_Text passage_
## begin
17. The method of claim 16, wherein said at least one iteration is
terminated when said list is full.
18. The method of claim 16, further comprising: truncating said
sorted list, when a number of modes in said list exceeds a
value.
19. The method of claim 16, further comprising: accessing a
plurality of intra prediction modes; and performing, for a
respective mode of said plurality of intra prediction modes:
adjusting a corresponding number associated with said respective
mode of said plurality of intra prediction modes, and including
said respective mode of said plurality of intra prediction modes in
said list, responsive to whether said respective mode of said
plurality of intra prediction modes is already included in said
list.
20. The method of claim 16, further comprising: accessing an
adjacent mode of the first directional mode in said sorted list;
and responsive to said adjacent mode being absent in said list,
including said adjacent mode to said list.
21. A method for video encoding, comprising: at least one iteration
of: accessing, for a current block of a picture, an intra
prediction mode of a neighboring block, adjusting a respective
number associated with said accessed intra prediction mode, and
responsive to said accessed intra prediction mode being absent in a
list of intra mode candidates, including said intra prediction mode
in said list of intra mode candidates; wherein said method further
comprises: sorting intra prediction modes in said list of intra
mode candidates, based on respective numbers associated with said
intra prediction modes in said list of intra mode candidates;
selecting an intra prediction mode for said current block; and
encoding said intra prediction mode for said current block based on
said sorted list.
22. The method of claim 21, wherein said at least one iteration is
terminated when said list is full.
23. The method of claim 21, further comprising: truncating said
sorted list, when a number of modes in said list exceeds a
value.
24. The method of claim 21, further comprising: accessing a
plurality of intra prediction modes; and performing, for a
respective mode of said plurality of intra prediction modes:
adjusting a corresponding number associated with said respective
mode of said plurality of intra prediction modes, and including
said respective mode of said plurality of intra prediction modes in
said list, responsive to whether said respective mode of said
plurality of intra prediction modes is already included in said
list.
25. The method of claim 21, further comprising: accessing an
adjacent mode of the first directional mode in said sorted list;
and responsive to said adjacent mode being absent in said list,
including said adjacent mode to said list.
26. An apparatus for video decoding, comprising: at least a memory
and one or more processors coupled to said at least one memory,
said one or more processors configured to: perform at least one
iteration of: accessing, for a current block of a picture, an intra
prediction mode of a neighboring block, adjusting a respective
number associated with said accessed intra prediction mode, and
responsive to said accessed intra prediction mode being absent in a
list of intra mode candidates, including said intra prediction mode
in said list of intra mode candidates; wherein said one or more
processors are further configured to: sort intra prediction modes
in said list of intra mode candidates, based on respective numbers
associated with said intra prediction modes in said list of intra
mode candidates; decode an intra prediction mode for said current
block based on said sorted list; and decode said current block
based on said decoded intra prediction mode.
27. The apparatus of claim 26, wherein said at least one iteration
is terminated when said list is full.
28. The apparatus of claim 26, wherein said one or more processors
are further configured to truncate said sorted list, when a number
of modes in said list exceeds a value.
## end
_Data to use_
## begin
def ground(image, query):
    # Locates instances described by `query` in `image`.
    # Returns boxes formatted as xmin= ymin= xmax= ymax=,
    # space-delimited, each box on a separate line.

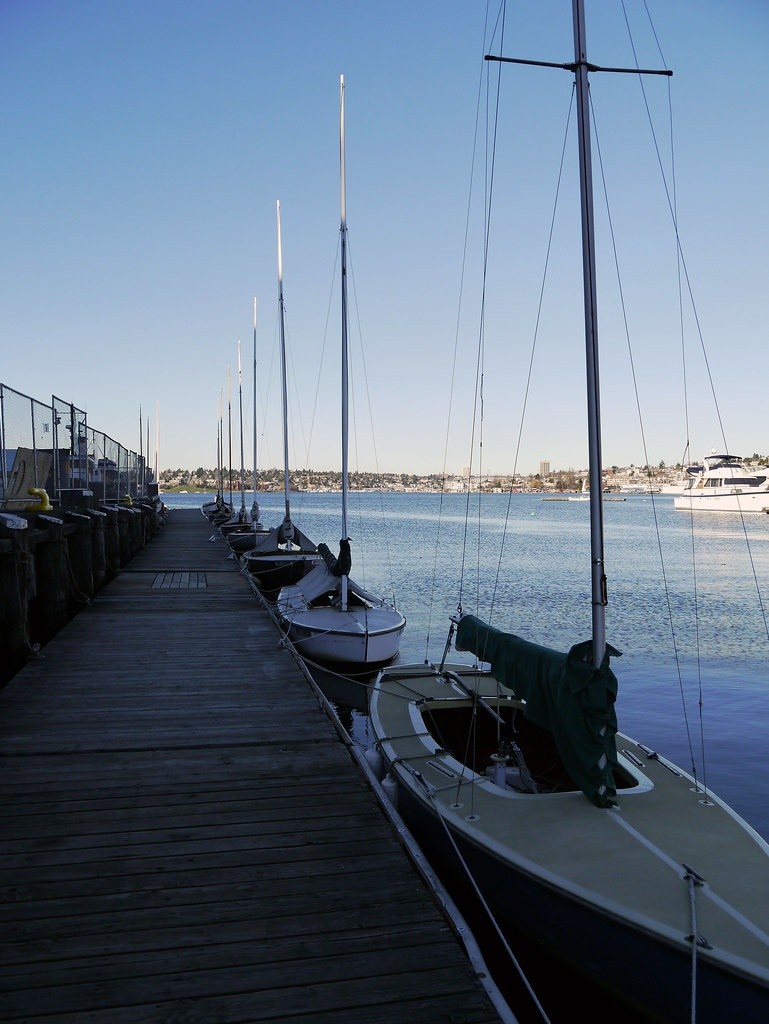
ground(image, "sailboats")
xmin=367 ymin=1 xmax=768 ymax=939
xmin=227 ymin=295 xmax=276 ymax=552
xmin=241 ymin=196 xmax=331 ymax=592
xmin=202 ymin=363 xmax=265 ymax=531
xmin=275 ymin=73 xmax=405 ymax=663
## end
_Parts of the exercise_
1) Reproduce the records line for line, omitting the pictures.
2) Pick up the claims on intra prediction mode lists where they stop and keep writing.
The text and the records have separate origins.

_Answers for this exercise_
1)
def ground(image, query):
    # Locates instances described by `query` in `image`.
    # Returns boxes formatted as xmin= ymin= xmax= ymax=,
    # space-delimited, each box on a separate line.

ground(image, "sailboats")
xmin=367 ymin=1 xmax=768 ymax=939
xmin=227 ymin=295 xmax=276 ymax=552
xmin=241 ymin=196 xmax=331 ymax=592
xmin=202 ymin=363 xmax=265 ymax=531
xmin=275 ymin=73 xmax=405 ymax=663

2)
29. The method of claim 26, wherein said one or more processors are
further configured to: access a plurality of intra prediction
modes; and perform, for a respective mode of said plurality of
intra prediction modes: adjusting a corresponding number associated
with said respective mode of said plurality of intra prediction
modes, and including said respective mode of said plurality of
intra prediction modes in said list, responsive to whether said
respective mode of said plurality of intra prediction modes is
already included in said list.
30. The apparatus of claim 26, wherein said one or more processors
are further configured to: access an adjacent mode of the first
directional mode in said sorted list; and responsive to said
adjacent mode being absent in said list, include said adjacent mode
to said list.
31. An apparatus for video encoding, comprising: at least a memory
and one or more processors coupled to said at least one memory,
said one or more processors configured to: perform at least one
iteration of: accessing, for a current block of a picture, an intra
prediction mode of a neighboring block, adjusting a respective
number associated with said accessed intra prediction mode, and
responsive to said accessed intra prediction mode being absent in a
list of intra mode candidates, including said intra prediction mode
in said list of intra mode candidates; wherein said one or more
processors are further configured to: sort intra prediction modes
in said list of intra mode candidates, based on respective numbers
associated with said intra prediction modes in said list of intra
mode candidates; select an intra prediction mode for said current
block; and encode said intra prediction mode for said current block
based on said sorted list.
32. The apparatus of claim 31, wherein said at least one iteration
is terminated when said list is full.
33. The apparatus of claim 31, wherein said one or more processors
are further configured to truncate said sorted list, when a number
of modes in said list exceeds a value.
34. The method of claim 31, wherein said one or more processors are
further configured to: access a plurality of intra prediction
modes; and perform, for a respective mode of said plurality of
intra prediction modes: adjusting a corresponding number associated
with said respective mode of said plurality of intra prediction
modes, and including said respective mode of said plurality of
intra prediction modes in said list, responsive to whether said
respective mode of said plurality of intra prediction modes is
already included in said list.
35. The apparatus of claim 31, wherein said one or more processors
are further configured to: access an adjacent mode of the first
directional mode in said sorted list; and responsive to said
adjacent mode being absent in said list, include said adjacent mode
to said list.
Description
TECHNICAL FIELD
[0001] The present embodiments generally relate to a method and an
apparatus for video encoding and decoding, and more particularly,
to a method and an apparatus for encoding and decoding intra
prediction information.
BACKGROUND
[0002] To achieve high compression efficiency, image and video
coding schemes usually employ prediction and transform to leverage
spatial and temporal redundancy in the video content. Generally,
intra or inter prediction is used to exploit the intra or inter
frame correlation, then the differences between the original image
and the predicted image, often denoted as prediction errors or
prediction residuals, are transformed, quantized and entropy coded.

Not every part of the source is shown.